Inconsistent/Elevated SDK Metrics (Python SDK)

Hi there,

My team is working with Temporal via the Python SDK and is piping SDK metrics into Datadog. We’re trying to set up monitoring for workflow failures via the temporal_workflow_failed metric, but are seeing strange/unexpected behavior. For ~70 failed workflows in the past 12 hours, we are seeing the metric register a count in the neighborhood of 7000.
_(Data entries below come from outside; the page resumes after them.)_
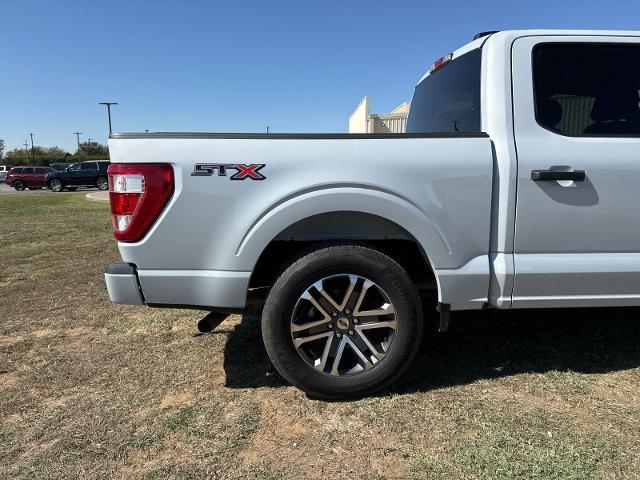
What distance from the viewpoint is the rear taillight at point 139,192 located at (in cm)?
251

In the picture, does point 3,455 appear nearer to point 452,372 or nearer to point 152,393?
point 152,393

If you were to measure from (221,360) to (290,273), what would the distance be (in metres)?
1.07

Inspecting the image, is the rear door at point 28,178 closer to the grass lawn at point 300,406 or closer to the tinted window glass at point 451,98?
the grass lawn at point 300,406

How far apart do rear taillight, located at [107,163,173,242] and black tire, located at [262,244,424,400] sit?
2.52 feet

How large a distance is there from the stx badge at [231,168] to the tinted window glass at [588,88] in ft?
5.22

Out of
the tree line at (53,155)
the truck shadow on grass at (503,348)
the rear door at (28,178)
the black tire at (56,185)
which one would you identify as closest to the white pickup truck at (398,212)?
the truck shadow on grass at (503,348)

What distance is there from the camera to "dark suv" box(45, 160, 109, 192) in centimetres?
2977

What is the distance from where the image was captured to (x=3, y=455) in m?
2.31

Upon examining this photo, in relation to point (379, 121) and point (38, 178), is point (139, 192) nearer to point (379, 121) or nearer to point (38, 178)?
point (379, 121)

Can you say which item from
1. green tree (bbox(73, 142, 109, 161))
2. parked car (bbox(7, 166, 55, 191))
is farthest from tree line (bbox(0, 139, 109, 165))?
parked car (bbox(7, 166, 55, 191))

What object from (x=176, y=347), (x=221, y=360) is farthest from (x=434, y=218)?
(x=176, y=347)

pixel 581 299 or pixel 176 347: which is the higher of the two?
pixel 581 299

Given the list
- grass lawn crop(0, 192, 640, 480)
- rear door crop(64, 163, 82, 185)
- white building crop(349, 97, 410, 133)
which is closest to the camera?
grass lawn crop(0, 192, 640, 480)

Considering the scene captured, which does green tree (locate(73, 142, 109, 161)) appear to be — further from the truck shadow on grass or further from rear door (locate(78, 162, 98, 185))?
the truck shadow on grass
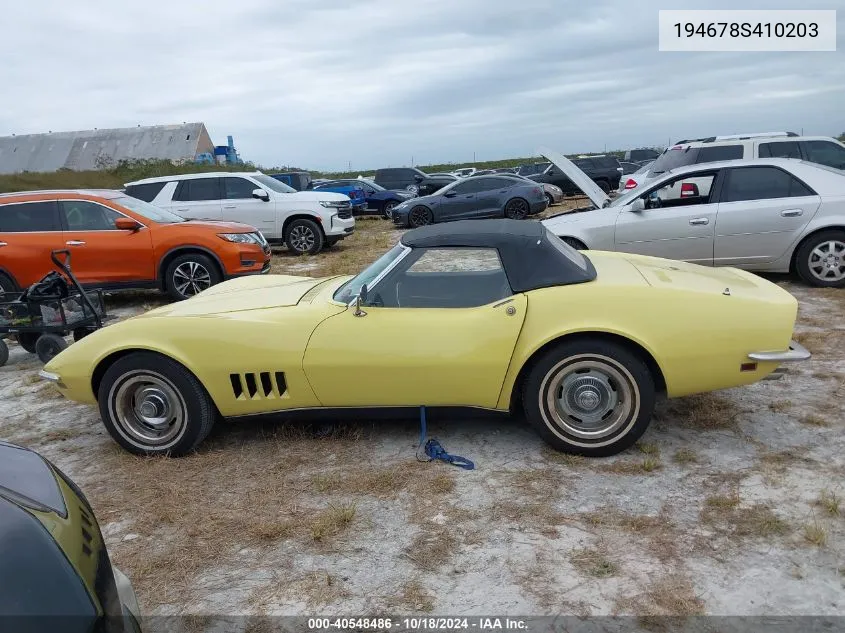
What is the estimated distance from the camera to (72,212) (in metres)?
8.30

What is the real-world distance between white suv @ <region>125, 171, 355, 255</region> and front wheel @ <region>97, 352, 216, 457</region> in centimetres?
875

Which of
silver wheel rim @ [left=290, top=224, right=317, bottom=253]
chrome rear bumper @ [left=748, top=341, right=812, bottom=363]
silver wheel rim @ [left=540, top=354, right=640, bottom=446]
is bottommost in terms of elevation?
silver wheel rim @ [left=540, top=354, right=640, bottom=446]

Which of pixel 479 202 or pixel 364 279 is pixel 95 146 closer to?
pixel 479 202

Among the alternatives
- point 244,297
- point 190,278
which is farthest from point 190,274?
point 244,297

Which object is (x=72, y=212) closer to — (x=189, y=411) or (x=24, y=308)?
(x=24, y=308)

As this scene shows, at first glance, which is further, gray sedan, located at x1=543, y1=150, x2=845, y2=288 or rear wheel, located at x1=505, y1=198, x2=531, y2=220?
rear wheel, located at x1=505, y1=198, x2=531, y2=220

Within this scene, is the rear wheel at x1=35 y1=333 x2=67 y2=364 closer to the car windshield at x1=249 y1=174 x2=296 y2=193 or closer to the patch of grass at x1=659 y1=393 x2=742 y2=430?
the patch of grass at x1=659 y1=393 x2=742 y2=430

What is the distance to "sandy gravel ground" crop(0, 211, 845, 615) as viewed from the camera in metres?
2.56

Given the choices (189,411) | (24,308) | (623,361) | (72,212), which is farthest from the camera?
(72,212)

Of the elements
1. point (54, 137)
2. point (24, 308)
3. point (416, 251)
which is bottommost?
point (24, 308)

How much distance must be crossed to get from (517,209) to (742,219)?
29.5ft

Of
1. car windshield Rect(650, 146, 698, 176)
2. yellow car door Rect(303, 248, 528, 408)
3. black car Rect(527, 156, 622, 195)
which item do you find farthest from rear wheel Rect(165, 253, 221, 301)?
black car Rect(527, 156, 622, 195)

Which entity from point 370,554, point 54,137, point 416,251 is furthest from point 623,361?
point 54,137

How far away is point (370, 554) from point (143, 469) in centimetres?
172
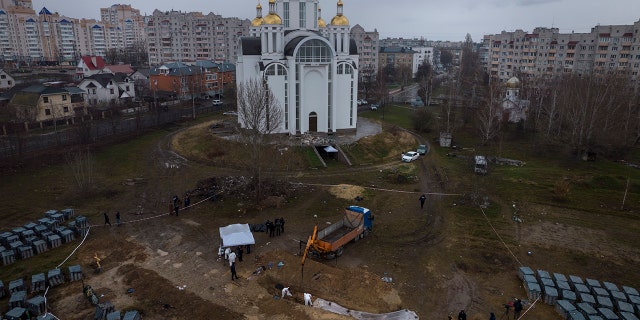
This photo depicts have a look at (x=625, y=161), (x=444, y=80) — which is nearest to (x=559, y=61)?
(x=444, y=80)

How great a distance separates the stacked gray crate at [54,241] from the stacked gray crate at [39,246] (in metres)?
0.30

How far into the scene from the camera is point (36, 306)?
53.6ft

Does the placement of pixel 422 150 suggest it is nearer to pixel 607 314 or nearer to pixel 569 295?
pixel 569 295

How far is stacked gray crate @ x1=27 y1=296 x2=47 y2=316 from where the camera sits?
1638 centimetres

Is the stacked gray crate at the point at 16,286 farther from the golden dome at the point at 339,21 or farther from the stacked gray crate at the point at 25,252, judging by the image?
the golden dome at the point at 339,21

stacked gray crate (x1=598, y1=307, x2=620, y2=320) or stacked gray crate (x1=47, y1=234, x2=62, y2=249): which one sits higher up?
stacked gray crate (x1=47, y1=234, x2=62, y2=249)

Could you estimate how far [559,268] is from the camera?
808 inches

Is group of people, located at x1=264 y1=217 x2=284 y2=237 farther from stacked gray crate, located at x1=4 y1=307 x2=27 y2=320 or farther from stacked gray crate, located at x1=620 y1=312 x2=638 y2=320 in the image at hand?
stacked gray crate, located at x1=620 y1=312 x2=638 y2=320

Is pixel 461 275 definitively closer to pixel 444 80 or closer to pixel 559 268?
pixel 559 268

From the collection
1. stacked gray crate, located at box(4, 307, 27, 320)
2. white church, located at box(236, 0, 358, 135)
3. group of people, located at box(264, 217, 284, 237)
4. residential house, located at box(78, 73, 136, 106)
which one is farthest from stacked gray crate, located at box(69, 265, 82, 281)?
residential house, located at box(78, 73, 136, 106)

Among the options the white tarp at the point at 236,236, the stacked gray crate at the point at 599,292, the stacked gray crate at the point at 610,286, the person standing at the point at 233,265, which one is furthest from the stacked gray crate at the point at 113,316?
the stacked gray crate at the point at 610,286

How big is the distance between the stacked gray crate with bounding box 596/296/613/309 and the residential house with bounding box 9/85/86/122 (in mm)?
52792

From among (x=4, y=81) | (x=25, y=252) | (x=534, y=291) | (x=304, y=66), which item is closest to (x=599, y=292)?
(x=534, y=291)

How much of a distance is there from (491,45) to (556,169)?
6591 centimetres
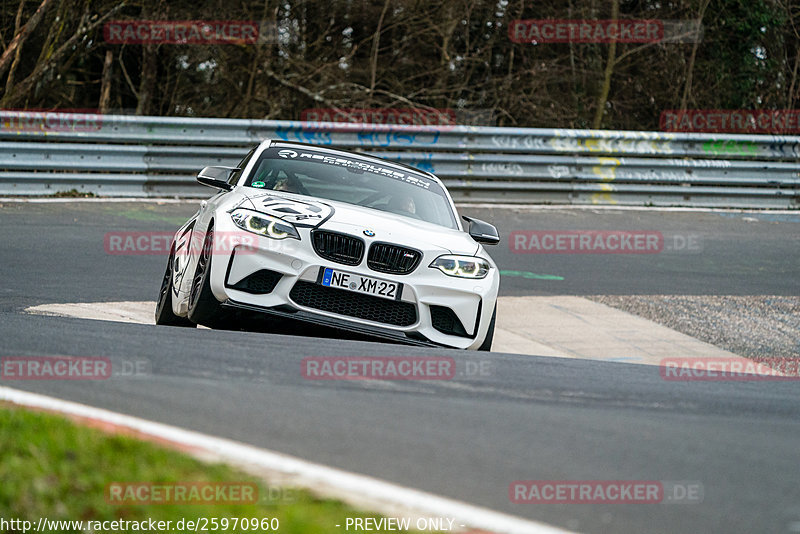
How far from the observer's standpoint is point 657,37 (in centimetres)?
2480

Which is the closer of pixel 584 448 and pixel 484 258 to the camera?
pixel 584 448

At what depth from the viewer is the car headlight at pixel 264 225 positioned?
21.3 feet

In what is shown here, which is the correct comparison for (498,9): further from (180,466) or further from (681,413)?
(180,466)

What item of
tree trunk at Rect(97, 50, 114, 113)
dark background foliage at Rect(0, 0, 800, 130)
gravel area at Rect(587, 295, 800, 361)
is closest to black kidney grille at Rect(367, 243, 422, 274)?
gravel area at Rect(587, 295, 800, 361)

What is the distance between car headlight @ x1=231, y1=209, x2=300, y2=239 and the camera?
649 centimetres

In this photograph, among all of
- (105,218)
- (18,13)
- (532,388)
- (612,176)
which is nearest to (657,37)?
(612,176)

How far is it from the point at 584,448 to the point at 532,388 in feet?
4.28

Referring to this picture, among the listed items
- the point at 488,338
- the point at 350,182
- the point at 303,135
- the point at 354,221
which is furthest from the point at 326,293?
the point at 303,135

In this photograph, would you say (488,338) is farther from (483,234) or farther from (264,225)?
(264,225)

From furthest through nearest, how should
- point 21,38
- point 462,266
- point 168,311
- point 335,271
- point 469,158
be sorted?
point 21,38
point 469,158
point 168,311
point 462,266
point 335,271

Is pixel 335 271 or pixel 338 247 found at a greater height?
pixel 338 247

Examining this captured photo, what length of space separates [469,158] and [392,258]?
9746mm

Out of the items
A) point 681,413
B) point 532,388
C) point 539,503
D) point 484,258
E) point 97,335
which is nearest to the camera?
point 539,503

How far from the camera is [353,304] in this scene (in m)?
6.52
The workflow itself is fairly simple - 1 activity that retries once, no retries of the workflow itself. The metric is being filtered to this exact workflow_type and operating environment. The SDK documentation reads to me like it should only be registering 1 increment for a workflow reaching failed state. Any ideas that might help us chase down the source of this issue or similar experiences are appreciated!

Hi,

not sure if this is the issue, but with Datadog you need to configure the OpenTelemetry to use DELTA temporality instead of CUMULATIVE

metrics=OpenTelemetryConfig(....  
     metric_temporality=OpenTelemetryMetricTemporality.DELTA
),

Thanks for this! I’ll try this out and see if it helps!

Just following up to confirm that this shift to DELTA temporality cleared up our metrics issues here! Thanks so much for the assistance!